• _Kaynak Metin_
____
Ülke İşbirliği Çerçevesi, 2024-2028 mali yıllarını kapsıyor ve ülkenin yüksek gelir statüsüne geçiş sürecini hedefliyor. CPF, özel sektörün geliştirilmesiyle şirketlerin daha yüksek katma değerli ve yüksek teknolojili faaliyetlere geçiş kabiliyetlerini artırmayı amaçlıyor.
İşbirliği Çerçevesi, Türkiye ile Uluslararası İmar ve Kalkınma Bankası (WBG) kuruluşları arasındaki güçlü ve artan işbirliğini yansıtıyor. WBG, mevcut 17 milyar dolarlık ülke portföyüne ek olarak, çerçeve döneminde 18 milyar dolarlık kaynak sağlamayı hedefliyor.
İşbirliği Çerçevesi kapsamında, çeşitli hedeflere odaklanılacak. Bu hedefler arasında iklim değişikliğine karşı dirençliliği ve gıda güvencesini güçlendirmek için iklime uyumlu tarımın teşvik edilmesi, Kahramanmaraş merkezli 6 Şubat 2023'teki depremlerden etkilenen bölgelerde ekonomik toparlanmanın desteklenmesi gibi amaçlar yer alıyor. Bu çerçevede, yüksek ve sürdürülebilir üretkenlik artışı sağlanması hedefleniyor.
____
• _Yazılı Problem 1_
İşbirliği Çerçevesi metnine göre çerçeve hangi mali yılları kapsıyor?
• _Yazılı Problem 2_
İşbirliği Çerçevesi metninde "Ülke İşbirliği Çerçevesi, 2024-2028" sözlerinden "kabiliyetlerini artırmayı amaçlıyor." sözlerine kadar olan her şeyi kelimesi kelimesine aktarın.
• _Yazılı Problem 3_
İşbirliği Çerçevesi metninin devamını son cümlesinden itibaren yazın.
Sonraki liste farklı bir kaynaktan alınmıştır.
____
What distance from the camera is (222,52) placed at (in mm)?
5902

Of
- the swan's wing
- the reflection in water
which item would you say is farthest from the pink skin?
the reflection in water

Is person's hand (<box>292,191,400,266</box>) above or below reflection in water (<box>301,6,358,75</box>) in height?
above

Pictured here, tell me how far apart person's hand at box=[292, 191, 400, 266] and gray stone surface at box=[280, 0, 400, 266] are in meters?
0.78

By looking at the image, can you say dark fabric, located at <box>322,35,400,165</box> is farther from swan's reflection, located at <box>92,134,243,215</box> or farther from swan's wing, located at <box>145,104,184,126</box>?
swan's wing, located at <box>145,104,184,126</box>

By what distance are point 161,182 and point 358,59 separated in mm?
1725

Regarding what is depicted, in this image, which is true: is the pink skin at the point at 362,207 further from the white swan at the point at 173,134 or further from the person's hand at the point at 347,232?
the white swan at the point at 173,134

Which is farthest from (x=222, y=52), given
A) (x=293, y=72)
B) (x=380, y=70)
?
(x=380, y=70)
____
• _Alıştırma Cevabı 1_
2024-2028 mali yıllarını kapsıyor.

• _Alıştırma Cevabı 2_
Ülke İşbirliği Çerçevesi, 2024-2028 mali yıllarını kapsıyor ve ülkenin yüksek gelir statüsüne geçiş sürecini hedefliyor. CPF, özel sektörün geliştirilmesiyle şirketlerin daha yüksek katma değerli ve yüksek teknolojili faaliyetlere geçiş kabiliyetlerini artırmayı amaçlıyor.

• _Alıştırma Cevabı 3_
İşbirliği Çerçevesi'nde, gelir ve diğer eşitsizliklerin azaltılması, kadınlar, gençler ve kırılgan gruplar için iş imkanlarının iyileştirilmesi, kapsayıcı hizmetlere erişimin artırılması, istihdamın teşvik edilmesi ve doğal afetlere karşı dayanıklılığın güçlendirilmesi gibi konular öncelikli olarak ele alınacak.
DİJİTAL TEKNOLOJİ KULLANIMINI HIZLANDIRMAK IÇIN ÇALIŞMA YAPILACAK 
Ülke İşbirliği Çerçevesi, dijitalleşmenin hızlandırılması gerekliliğine dikkat çekiyor, bu da üretkenliğin artırılması ve kamu hizmetlerinin geliştirilmesi için kritik bir öneme sahip.
WBG, dijital teknoloji kullanımını artırmak için çeşitli alanlarda çalışmalar yapacak, bunlar arasında dijital iş ekosisteminin geliştirilmesi, depreme ve iklim değişikliğine dayanıklı kentsel planlamanın teşvik edilmesi ve hibrit eğitim olanaklarının yaygınlaştırılması bulunuyor.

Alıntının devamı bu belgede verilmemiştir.